# WHAT IS BEING ASKED
Could you return only the lines that run from the line with "family: Cricetidae" through the final line of the data, exactly as they stand?

++++ INFORMATION SUPPLIED ++++

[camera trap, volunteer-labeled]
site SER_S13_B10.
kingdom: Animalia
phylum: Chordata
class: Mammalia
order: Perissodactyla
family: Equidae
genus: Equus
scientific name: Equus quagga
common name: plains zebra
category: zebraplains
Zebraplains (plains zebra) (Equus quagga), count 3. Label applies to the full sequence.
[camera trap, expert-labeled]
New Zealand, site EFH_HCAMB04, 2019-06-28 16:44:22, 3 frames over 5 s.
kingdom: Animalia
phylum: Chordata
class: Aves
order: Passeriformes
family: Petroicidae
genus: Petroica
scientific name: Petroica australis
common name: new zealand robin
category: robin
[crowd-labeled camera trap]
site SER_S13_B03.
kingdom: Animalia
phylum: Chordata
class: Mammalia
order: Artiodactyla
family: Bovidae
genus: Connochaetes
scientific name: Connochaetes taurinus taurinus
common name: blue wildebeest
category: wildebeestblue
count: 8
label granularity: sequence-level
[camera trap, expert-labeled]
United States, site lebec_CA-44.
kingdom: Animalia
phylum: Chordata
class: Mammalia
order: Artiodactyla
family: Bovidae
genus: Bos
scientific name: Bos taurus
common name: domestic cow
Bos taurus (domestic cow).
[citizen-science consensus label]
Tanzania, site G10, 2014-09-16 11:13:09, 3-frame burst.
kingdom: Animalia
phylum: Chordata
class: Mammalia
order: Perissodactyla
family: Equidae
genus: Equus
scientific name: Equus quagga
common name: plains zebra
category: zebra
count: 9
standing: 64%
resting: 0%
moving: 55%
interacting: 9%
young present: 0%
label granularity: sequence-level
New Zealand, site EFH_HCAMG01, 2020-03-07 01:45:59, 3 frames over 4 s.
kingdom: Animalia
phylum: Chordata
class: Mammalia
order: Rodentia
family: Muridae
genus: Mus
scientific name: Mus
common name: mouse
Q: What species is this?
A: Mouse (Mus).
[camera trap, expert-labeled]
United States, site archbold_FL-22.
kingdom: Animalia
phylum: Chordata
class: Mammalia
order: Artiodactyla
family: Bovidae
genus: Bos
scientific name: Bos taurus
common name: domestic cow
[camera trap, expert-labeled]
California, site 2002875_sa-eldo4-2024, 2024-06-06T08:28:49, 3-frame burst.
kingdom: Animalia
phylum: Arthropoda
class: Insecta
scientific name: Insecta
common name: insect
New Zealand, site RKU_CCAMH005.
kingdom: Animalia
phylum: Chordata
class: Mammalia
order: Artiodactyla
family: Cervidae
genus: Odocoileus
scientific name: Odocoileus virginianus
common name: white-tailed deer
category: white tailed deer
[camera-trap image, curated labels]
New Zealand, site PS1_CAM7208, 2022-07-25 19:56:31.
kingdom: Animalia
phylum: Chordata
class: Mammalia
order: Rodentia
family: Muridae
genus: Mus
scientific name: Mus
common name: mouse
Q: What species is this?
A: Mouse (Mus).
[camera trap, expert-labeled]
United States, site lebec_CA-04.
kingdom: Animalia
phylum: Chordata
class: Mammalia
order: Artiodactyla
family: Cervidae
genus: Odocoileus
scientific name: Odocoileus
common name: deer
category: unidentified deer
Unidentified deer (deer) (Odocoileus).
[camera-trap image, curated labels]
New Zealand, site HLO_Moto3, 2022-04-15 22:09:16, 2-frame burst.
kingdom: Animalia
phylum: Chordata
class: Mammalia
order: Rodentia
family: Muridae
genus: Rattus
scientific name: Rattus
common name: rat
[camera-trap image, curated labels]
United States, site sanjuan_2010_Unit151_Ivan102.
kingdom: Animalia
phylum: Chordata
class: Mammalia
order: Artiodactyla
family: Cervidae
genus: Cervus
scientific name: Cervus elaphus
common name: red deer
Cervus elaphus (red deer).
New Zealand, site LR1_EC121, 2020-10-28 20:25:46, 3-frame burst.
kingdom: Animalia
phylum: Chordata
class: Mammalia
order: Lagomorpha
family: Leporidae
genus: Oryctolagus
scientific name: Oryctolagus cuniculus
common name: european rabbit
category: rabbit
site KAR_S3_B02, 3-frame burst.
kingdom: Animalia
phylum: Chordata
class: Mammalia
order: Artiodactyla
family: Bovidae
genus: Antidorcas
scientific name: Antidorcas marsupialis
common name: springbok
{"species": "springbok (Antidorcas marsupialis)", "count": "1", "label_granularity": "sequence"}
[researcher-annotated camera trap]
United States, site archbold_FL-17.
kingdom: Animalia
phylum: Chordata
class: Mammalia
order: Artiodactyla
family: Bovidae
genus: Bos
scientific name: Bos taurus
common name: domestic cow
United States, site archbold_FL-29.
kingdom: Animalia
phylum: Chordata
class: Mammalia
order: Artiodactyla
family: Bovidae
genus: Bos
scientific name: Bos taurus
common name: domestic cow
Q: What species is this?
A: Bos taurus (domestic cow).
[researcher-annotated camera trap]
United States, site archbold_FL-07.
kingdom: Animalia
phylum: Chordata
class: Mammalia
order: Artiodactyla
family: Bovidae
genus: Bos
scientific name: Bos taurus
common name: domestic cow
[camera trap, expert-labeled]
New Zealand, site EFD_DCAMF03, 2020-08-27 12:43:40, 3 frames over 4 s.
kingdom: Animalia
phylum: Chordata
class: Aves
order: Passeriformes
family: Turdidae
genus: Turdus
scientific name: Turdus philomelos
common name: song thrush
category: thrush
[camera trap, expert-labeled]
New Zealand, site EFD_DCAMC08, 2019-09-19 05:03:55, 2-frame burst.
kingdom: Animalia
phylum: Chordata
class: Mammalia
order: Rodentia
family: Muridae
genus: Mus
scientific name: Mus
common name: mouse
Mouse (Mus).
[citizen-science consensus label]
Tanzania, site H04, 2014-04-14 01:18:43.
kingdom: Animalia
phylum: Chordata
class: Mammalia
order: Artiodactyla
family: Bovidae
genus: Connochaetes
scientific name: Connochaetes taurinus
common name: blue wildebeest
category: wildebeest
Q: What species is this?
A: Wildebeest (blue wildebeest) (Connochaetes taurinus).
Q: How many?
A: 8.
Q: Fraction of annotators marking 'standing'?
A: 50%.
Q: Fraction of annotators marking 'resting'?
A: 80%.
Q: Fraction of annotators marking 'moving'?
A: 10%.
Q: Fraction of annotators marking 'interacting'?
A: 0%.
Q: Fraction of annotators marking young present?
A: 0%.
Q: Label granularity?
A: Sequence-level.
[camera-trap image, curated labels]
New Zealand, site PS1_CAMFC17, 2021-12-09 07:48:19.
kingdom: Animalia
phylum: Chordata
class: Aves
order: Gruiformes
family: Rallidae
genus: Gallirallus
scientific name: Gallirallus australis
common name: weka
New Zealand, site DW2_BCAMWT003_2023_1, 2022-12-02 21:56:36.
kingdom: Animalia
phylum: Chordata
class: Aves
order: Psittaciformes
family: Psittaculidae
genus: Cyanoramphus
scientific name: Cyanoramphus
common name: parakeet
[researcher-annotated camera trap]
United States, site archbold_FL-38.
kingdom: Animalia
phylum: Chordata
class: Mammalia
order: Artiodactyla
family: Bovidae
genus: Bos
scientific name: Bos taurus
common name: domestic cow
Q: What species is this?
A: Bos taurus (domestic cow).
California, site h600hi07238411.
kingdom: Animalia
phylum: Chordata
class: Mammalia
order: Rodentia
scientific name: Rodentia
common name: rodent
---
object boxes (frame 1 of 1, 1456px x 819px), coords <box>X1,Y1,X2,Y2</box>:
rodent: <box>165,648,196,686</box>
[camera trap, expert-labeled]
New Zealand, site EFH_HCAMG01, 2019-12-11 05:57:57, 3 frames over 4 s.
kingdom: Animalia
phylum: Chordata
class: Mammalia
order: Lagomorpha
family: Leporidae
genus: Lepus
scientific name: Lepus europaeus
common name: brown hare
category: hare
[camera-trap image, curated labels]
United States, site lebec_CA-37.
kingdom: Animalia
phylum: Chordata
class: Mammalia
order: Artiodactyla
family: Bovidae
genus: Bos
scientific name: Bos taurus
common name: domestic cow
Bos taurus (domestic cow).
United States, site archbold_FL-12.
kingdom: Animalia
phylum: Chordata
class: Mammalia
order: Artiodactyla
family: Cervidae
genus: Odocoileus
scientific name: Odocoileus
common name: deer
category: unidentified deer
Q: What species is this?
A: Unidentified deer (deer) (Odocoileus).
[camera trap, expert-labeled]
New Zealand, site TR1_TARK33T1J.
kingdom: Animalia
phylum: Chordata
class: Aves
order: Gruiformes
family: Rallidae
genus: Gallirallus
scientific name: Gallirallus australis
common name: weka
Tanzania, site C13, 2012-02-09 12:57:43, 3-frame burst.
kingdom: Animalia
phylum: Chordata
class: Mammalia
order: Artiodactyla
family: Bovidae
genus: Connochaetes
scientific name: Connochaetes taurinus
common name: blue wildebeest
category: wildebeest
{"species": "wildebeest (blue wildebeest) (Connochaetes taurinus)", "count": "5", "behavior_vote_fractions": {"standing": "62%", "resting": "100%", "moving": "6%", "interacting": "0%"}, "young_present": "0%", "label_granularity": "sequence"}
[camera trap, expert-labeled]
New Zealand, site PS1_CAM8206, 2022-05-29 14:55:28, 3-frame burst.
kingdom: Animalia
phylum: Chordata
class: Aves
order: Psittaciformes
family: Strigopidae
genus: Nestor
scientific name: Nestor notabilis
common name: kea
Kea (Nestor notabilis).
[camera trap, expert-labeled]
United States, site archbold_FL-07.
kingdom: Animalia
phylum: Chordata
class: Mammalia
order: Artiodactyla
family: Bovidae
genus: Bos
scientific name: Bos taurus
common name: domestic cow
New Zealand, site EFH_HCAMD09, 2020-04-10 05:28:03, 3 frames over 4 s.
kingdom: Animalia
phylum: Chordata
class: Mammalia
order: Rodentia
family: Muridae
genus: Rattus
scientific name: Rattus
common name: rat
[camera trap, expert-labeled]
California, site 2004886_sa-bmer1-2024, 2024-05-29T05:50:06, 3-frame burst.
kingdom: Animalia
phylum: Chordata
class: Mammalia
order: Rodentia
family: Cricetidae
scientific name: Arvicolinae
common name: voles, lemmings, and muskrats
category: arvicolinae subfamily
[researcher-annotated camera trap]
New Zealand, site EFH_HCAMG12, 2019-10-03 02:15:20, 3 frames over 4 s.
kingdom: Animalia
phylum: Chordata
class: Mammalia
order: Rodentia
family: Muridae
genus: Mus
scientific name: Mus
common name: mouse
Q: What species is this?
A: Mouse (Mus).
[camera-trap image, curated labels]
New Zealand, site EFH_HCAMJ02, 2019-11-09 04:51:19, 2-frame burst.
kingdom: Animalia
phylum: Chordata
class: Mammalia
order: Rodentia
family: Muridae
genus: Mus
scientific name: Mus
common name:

++++

# EXPECTED ANSWER
family: Cricetidae
scientific name: Arvicolinae
common name: voles, lemmings, and muskrats
category: arvicolinae subfamily
[researcher-annotated camera trap]
New Zealand, site EFH_HCAMG12, 2019-10-03 02:15:20, 3 frames over 4 s.
kingdom: Animalia
phylum: Chordata
class: Mammalia
order: Rodentia
family: Muridae
genus: Mus
scientific name: Mus
common name: mouse
Q: What species is this?
A: Mouse (Mus).
[camera-trap image, curated labels]
New Zealand, site EFH_HCAMJ02, 2019-11-09 04:51:19, 2-frame burst.
kingdom: Animalia
phylum: Chordata
class: Mammalia
order: Rodentia
family: Muridae
genus: Mus
scientific name: Mus
common name:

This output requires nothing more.